JULY 27 - Today dark clouds move in from the Adriatic, and we get rainstorms on and off through the early afternoon. It really changes the look of the coast, which up to now we’ve only seen scorched in sun. Fortunately we did our island trip yesterday, as today would have been difficult.
I’m glad we started our visit to Croatia by staying in Zagreb. It felt to me like a real city, basic and lived in. All the cities along the coast are so oversaturated with tourists that I struggle to visualize how they must look during ‘low season’ (late November to April). Even little Trogir, which I chose specifically because I wanted to avoid tourist crush, has proved to be similar to everywhere else. Looking out from our veranda at the main street, even in the rain I see the sandaled mobs, trudging off to the street market for souvenirs.
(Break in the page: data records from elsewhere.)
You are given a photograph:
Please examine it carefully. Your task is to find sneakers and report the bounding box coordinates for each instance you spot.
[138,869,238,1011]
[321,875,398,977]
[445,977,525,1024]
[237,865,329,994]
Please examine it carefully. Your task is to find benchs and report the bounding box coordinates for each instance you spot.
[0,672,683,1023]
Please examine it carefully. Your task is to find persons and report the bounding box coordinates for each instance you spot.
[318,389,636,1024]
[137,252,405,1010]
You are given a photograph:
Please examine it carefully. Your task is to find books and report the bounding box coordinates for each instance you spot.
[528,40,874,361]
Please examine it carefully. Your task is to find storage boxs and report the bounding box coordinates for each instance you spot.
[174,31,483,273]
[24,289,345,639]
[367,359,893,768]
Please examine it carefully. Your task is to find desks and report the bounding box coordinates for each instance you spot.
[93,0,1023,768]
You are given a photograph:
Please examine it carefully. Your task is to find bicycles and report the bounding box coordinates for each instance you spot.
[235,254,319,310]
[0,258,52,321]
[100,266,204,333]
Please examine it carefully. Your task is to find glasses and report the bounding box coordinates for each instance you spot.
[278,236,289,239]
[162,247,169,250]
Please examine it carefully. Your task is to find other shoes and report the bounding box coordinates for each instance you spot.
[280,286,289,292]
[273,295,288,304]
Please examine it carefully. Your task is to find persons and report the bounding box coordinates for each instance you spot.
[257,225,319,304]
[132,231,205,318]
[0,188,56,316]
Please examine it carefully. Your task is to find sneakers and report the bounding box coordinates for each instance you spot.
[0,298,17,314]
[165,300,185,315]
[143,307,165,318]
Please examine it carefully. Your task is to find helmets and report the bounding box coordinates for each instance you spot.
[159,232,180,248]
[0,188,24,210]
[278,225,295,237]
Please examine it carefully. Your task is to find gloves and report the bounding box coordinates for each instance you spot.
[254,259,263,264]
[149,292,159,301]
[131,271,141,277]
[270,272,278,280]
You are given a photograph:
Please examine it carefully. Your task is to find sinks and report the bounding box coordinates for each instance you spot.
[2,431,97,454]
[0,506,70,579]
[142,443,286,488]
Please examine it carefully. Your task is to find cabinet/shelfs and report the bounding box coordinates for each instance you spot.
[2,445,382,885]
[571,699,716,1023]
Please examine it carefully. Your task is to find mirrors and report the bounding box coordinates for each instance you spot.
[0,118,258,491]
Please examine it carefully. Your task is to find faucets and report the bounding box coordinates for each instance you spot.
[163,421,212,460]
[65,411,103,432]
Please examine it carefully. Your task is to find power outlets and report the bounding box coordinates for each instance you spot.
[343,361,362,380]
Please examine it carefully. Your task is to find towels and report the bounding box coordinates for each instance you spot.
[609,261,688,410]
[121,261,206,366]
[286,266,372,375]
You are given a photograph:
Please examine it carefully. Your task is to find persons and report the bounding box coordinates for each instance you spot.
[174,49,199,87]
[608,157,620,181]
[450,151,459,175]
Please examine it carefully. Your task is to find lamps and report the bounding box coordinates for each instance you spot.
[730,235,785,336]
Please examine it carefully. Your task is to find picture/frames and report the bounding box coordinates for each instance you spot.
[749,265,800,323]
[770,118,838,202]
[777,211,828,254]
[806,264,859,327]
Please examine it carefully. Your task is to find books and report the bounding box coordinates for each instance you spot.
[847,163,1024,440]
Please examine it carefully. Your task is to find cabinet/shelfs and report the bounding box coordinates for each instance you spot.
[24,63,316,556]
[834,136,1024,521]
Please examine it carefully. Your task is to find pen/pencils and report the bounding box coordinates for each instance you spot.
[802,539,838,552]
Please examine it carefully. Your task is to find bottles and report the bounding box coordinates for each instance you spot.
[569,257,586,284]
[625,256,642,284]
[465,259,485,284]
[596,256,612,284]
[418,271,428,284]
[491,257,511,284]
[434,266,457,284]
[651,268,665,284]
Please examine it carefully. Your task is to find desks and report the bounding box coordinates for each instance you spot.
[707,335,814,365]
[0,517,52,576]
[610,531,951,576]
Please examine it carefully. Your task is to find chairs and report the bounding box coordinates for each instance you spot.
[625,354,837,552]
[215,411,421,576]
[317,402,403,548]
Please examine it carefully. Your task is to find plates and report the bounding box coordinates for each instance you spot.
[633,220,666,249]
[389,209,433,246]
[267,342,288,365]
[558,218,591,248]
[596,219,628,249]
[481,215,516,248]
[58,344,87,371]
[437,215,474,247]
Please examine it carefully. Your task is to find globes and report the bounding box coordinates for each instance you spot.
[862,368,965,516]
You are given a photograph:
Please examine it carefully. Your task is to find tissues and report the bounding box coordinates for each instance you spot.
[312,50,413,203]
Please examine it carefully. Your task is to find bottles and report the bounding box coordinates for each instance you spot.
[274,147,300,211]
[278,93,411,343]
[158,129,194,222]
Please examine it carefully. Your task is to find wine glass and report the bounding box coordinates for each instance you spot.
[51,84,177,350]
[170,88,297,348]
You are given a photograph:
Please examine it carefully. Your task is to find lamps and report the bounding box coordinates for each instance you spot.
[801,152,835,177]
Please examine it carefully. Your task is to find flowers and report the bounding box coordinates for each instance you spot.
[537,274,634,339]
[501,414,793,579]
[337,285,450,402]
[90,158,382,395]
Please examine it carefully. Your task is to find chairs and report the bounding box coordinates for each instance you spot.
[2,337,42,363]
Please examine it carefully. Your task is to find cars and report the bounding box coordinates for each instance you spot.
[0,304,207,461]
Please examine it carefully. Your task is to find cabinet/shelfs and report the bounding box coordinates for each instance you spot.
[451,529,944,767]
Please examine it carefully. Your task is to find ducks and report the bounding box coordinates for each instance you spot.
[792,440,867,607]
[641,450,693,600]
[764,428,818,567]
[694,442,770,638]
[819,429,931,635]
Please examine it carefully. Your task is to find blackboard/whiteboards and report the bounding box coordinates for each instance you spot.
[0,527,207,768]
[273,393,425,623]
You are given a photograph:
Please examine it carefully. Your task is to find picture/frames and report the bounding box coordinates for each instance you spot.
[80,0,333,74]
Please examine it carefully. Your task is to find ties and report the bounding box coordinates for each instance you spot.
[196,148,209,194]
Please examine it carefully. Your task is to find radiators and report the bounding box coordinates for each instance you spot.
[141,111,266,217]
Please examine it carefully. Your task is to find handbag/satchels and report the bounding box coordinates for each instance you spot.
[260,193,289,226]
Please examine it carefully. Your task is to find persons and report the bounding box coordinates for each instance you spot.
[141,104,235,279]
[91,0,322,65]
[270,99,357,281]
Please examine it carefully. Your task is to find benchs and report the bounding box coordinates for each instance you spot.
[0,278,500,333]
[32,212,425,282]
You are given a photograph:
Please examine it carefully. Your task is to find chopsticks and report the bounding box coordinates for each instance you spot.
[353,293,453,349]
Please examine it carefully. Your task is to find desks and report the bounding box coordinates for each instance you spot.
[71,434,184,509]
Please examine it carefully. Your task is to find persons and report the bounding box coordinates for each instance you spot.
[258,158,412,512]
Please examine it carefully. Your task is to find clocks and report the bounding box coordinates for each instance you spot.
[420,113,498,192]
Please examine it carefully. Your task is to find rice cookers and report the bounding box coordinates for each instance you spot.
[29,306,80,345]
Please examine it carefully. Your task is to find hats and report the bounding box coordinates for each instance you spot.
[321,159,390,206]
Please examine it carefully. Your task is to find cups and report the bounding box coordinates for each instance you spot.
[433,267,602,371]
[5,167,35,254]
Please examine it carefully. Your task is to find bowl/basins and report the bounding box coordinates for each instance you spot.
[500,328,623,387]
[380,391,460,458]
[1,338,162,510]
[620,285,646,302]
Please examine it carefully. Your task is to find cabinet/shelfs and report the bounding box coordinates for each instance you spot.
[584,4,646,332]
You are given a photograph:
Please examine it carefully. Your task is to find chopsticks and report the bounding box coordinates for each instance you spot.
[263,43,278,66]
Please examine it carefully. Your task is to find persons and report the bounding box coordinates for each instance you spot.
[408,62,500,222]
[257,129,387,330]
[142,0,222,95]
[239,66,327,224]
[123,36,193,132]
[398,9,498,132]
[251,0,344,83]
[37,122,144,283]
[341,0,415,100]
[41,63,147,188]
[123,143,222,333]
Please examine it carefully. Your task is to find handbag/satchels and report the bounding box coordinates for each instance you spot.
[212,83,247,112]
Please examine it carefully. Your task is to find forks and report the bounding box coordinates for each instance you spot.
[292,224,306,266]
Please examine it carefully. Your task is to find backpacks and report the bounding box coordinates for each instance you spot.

A bit about Croat nationalism. Back when the Balkans were a battlefield of influence by the Austro-Hungarian and Ottoman Empire, Croatian culture was predictably suppressed, as was Serbian and Slovenian culture. Croatian historical identity was linked with the Slavic people and the medieval Croatian state. When Yugoslavia formed in 1918, there was the idea to create an autonomous Croat state within it, but of course this angered other groups who also wanted to do exactly this, most of all the Serbs. During WWII, there was actually, for a brief time, an independent Croatian state, supported by Nazi Germany, who was already occupying the region and looking for a puppet state to recognize. This state included much of today’s Croatia, along with Bosnia and Herzegovina, and bits of Serbia and Slovenia. But Croatian nationalist sentiment disappeared from public view after the defeat of Italy and subsequent post-war rule of Tito in Yugoslavia. It would only succeed again in 1991, when Croatia declared independence on the same day as Slovenia.